## SELECTION
╭──

In a travel trailer, the drivers’ comfort, and that of any passengers, is limited to the towing vehicle. So if you need anything for the journey, like snacks or entertainment for the kids, you’d best bring it into the car before you set off.
Also, travel trailers need to be driven with great care. Trailer sway could cause a dreadful accident, so it is critical to learn how to avoid it.
5. Living Space
One of the most significant differences between RVs and travel trailers is the living space each provides.
Class B and Class C motorhomes are relatively compact, so if you’re looking for something with a lot of space, you need to consider a Class A or a 5th wheel trailer.
These larger campers often have several slide outs, adding significant internal space.
6. Days Out
Travel Trailers are easier to go out on day trips than RVs. With a trailer, you can park at your site or in a campground and leave the trailer in situ for your entire stay.
You take your towing vehicle without its load when you explore the area. Now you’re driving a regular car or pickup truck and don’t have the hassle of driving a massive vehicle around.
In an RV, not only is driving around all day in a large vehicle a pain, but parking is a nightmare in many places too. Plus, you’ll have to unhook all the campground amenities each time you go out and return.
7. Setting Up Camp
When you arrive at your chosen campground or boondocking site.
Setting up an RV is straightforward. Park it level, so you don’t roll out of bed, use wheel chocks for safety and hook up to any amenities you want, like electricity and water.

╰──

## PROVIDED INFORMATION
╭──

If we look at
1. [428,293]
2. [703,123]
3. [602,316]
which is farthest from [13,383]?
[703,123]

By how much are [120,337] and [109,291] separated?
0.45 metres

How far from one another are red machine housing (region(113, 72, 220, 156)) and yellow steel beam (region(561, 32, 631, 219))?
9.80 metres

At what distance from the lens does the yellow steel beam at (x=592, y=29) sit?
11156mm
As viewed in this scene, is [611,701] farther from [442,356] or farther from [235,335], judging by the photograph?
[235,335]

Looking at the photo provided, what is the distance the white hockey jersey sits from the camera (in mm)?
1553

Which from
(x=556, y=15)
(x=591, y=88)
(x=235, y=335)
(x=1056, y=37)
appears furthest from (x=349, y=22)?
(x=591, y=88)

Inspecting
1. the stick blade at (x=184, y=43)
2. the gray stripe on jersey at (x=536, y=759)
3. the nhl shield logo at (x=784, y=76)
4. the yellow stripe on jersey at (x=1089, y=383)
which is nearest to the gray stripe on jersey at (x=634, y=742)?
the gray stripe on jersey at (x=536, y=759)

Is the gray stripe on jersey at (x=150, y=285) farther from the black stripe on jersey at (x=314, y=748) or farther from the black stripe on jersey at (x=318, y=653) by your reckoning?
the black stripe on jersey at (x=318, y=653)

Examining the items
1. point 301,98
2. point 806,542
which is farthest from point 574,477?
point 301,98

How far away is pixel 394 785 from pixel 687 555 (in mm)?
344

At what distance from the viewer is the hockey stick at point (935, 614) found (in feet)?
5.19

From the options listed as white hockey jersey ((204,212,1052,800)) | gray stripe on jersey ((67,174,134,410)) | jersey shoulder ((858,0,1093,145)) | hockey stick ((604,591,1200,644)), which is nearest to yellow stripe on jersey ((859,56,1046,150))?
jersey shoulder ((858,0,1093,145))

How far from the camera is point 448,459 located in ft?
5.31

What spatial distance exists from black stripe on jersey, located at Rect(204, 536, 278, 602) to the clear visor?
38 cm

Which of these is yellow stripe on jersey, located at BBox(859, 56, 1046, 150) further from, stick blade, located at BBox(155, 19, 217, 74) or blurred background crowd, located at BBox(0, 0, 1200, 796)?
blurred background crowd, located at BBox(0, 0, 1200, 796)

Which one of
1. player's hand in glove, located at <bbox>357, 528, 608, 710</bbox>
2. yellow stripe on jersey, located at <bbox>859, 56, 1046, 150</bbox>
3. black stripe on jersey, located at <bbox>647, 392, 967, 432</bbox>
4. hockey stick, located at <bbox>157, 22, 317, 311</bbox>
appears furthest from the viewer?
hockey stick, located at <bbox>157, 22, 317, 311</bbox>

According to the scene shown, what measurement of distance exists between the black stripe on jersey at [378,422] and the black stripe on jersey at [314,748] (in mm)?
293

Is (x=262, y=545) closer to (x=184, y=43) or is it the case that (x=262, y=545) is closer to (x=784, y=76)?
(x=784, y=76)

╰──

## ACTIONS TO TAKE
a. From the text on travel trailers, translate this sentence into Spanish: "These larger campers often have several slide outs, adding significant internal space."
b. Output the records starting with the line containing "Is (x=262, y=545)" and going on through the end of the records as a two-column CSV with the columns request and answer. Give one row per request, put each value in a single quoted field, and turn any line breaks into spaces.
The records are unrelated to the text.

## EXERCISE SOLUTIONS
a. Estas caravanas más grandes a menudo tienen varias secciones extensibles, lo que añade un espacio interior considerable.

b.
request,answer
"Is (x=262, y=545) closer to (x=184, y=43) or is it the case that (x=262, y=545) is closer to (x=784, y=76)?","(x=784, y=76)"